The Hippo


Oct 22, 2019








Pride and Prejudice and Zombies

Pride and Prejudice and Zombies (PG-13)
Film Reviews by Amy Diaz

By Amy Diaz

Elizabeth Bennet and Mr. Darcy enjoy a repressed flirtation while Britain battles an epidemic of flesh-eating undead in Pride and Prejudice and Zombies, a movie that seems about four years too late to really cash in on the whole mash-up thing but hey, people need things to watch when they’re home sick on random Wednesday afternoons.

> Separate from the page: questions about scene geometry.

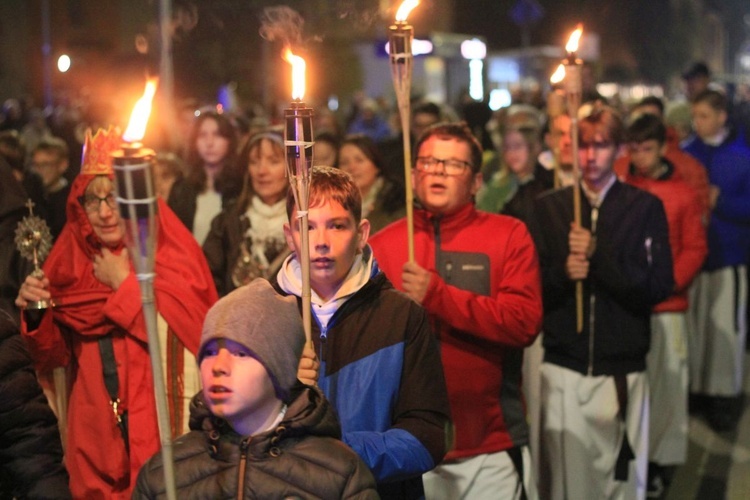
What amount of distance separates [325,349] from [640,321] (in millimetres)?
2884

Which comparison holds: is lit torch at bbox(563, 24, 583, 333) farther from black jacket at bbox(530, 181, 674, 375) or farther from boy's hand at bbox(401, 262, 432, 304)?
boy's hand at bbox(401, 262, 432, 304)

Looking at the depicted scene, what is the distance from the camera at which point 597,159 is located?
21.4 feet

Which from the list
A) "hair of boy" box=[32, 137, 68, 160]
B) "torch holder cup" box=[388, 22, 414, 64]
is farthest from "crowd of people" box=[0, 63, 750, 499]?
"hair of boy" box=[32, 137, 68, 160]

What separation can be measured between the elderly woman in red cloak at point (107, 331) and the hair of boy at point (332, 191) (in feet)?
3.94

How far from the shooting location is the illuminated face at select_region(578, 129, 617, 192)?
6.50 meters

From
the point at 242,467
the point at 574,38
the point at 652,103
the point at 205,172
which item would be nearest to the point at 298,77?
the point at 242,467

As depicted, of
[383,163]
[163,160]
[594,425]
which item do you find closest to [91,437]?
[594,425]

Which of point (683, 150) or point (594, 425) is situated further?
point (683, 150)

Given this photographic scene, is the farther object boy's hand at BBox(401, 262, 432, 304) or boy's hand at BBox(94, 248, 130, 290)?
boy's hand at BBox(94, 248, 130, 290)

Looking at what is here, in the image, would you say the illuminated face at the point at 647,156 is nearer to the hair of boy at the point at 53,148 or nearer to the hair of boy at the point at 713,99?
the hair of boy at the point at 713,99

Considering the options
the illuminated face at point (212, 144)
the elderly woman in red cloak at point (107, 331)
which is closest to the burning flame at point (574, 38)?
the elderly woman in red cloak at point (107, 331)

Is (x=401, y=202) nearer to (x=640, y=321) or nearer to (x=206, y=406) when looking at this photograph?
(x=640, y=321)

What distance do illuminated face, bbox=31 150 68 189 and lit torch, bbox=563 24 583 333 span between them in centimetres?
506

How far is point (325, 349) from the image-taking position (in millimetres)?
4020
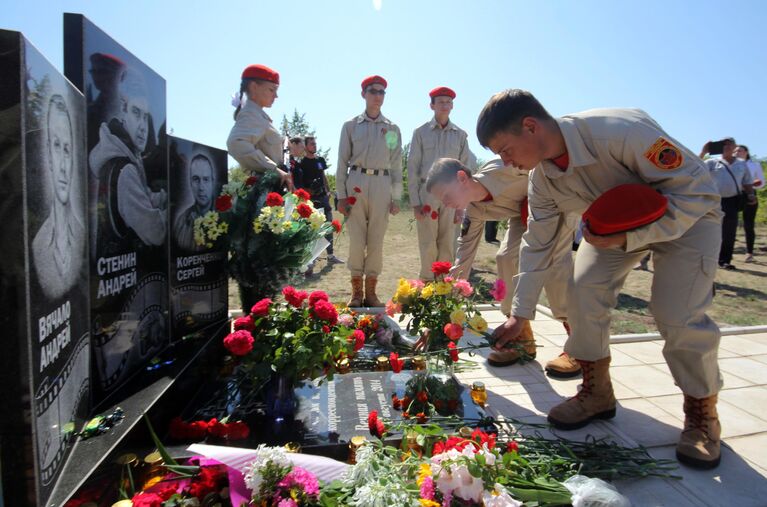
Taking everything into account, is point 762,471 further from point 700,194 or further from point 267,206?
point 267,206

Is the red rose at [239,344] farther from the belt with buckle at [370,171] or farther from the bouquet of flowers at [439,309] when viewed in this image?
the belt with buckle at [370,171]

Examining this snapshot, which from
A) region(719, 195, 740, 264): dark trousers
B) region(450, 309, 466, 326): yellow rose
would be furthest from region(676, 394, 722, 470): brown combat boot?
region(719, 195, 740, 264): dark trousers

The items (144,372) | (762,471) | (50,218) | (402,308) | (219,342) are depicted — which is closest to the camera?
(50,218)

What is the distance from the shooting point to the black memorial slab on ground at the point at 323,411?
6.90 feet

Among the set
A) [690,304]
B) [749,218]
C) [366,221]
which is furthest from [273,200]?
[749,218]

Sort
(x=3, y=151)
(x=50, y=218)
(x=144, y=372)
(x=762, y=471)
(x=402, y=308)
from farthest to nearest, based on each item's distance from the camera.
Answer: (x=402, y=308), (x=144, y=372), (x=762, y=471), (x=50, y=218), (x=3, y=151)

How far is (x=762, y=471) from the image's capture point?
2137 mm

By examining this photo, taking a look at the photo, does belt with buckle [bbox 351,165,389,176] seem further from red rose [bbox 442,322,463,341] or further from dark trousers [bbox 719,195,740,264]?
dark trousers [bbox 719,195,740,264]

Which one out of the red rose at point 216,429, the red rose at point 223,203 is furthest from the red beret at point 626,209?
the red rose at point 223,203

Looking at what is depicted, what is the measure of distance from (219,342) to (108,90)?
167 centimetres

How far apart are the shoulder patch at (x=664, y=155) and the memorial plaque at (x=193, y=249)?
2.63 meters

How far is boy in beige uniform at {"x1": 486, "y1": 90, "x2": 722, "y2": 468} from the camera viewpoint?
86.4 inches

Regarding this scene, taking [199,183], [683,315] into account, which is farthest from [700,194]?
[199,183]

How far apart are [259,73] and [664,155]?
9.41 ft
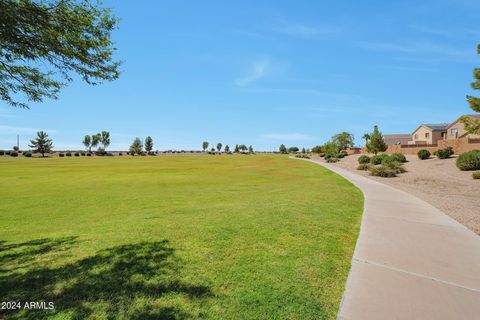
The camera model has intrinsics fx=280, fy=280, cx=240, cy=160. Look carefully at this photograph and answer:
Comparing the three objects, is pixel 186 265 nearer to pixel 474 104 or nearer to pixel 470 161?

It is a truth universally acknowledged that when the English countryside is threatened by zombies, the young ladies of marriageable age must learn warrior arts as well as how to catch a husband with good prospects. Thusly while Mr. Bennet (Charles Dance) has sent his girls to China for kung fu training,  Mrs. Bennet (Sally Phillips) is the more excited by the introduction of the wealthy and unattached Mr. Bingley (Douglas Booth) to neighboring Netherfield Park. Second-oldest of the five Bennet daughters, Elizabeth (Lily James) is more interested in excelling at her Shaolin training than finding a husband, but Bingley does quickly become enamored with oldest daughter Jane (Bella Heathcote). Meanwhile, younger daughters Kitty (Suki Waterhouse) and Lydia (Ellie Bamber) agree with their mother’s hope that such a match could mean rich men for all the sisters.
It’s because of such crassness that Bingley’s proud friend Mr. Darcy (Sam Riley) argues against his choice of Jane, even as Mr. Darcy finds himself falling for Elizabeth. Though at first he thinks her tolerable but not handsome enough to tempt him, he gets all goo-goo eyed when he sees her fighting off a horde of zombies who break up a country ball. But then a certain Mr. Wickham (Jack Huston) shows up with a tale of Darcy’s less than gentlemanly past behavior. Can Darcy overcome his pride and Elizabeth her prejudice against his haughty ways? 
This is that kind of movie that, on a few occasions, feels the need to spell out that Darcy’s sin is pride and Elizabeth’s sin is prejudice. Take away the zombies and the fighting you’d have a very simplistic, almost amateurish retelling of the classic Austen story. I say “almost” because the movie makes some interesting choices here and there that even without the zombies would have made it an attention-worthy entry among the different adaptations of P&P. The character of Mr. Collins (Matt Smith), the obsequious parson who wants to marry one (not that he particularly cares which one) of the Bennet girls, has more or less the same lines but his whole character is designed just a bit differently in a way that has nothing to do with zombies. That and a moment when, during the derailed proposal between Darcy and Elizabeth, it comes out that Darcy thought Jane was too cold to Bingley, to which Elizabeth replies “she’s shy!” while throwing a book at his head, point to different directions new adaptations of Pride & Prejudice could go, even without adding elements of the supernatural.
But, of course, this movie does have zombies. Campy, occasionally silly-looking zombies who, because of the rules of how this movie’s zombie-ism progresses, can occasionally talk and pass along information to the living. I don’t know that the movie is as smart as it could have been about the way it fits zombies into a romantic comedy of manners, but it gives the story not only a few “genre out of water” moments of humor but also a bit of urgency.
And, while the movie isn’t a parody, it does have a bit of fun with some of the visuals and beats of previous Pride and Prejudice productions, most specifically the 1995 BBC version that is something of a gold standard (with its Colin Firth and his spectacular slow-burn Darcy). This all adds up to a movie that is silly but more fun than it probably has a right to be, particularly considering that its performances, while not bad, are also not, to a man, memorable.
I read Pride and Prejudice and Zombies way back when it was first a thing (2009). I vaguely remember enjoying how zombies were shoved into the Austen tale. I say “vaguely” because I don’t really remember the story itself, much as I doubt I will remember this movie much beyond having viewed it. It is cute and fun and seems built to evaporate. B- 
Rated PG-13 for zombie action and violence, and brief suggestive material. Directed by Burr Steers with a screenplay by Burr Steers from the novel by Jane Austen and Seth Grahame-Smith, Pride and Prejudice and Zombies is an hour and 48 minutes long and distributed by Screen Gems.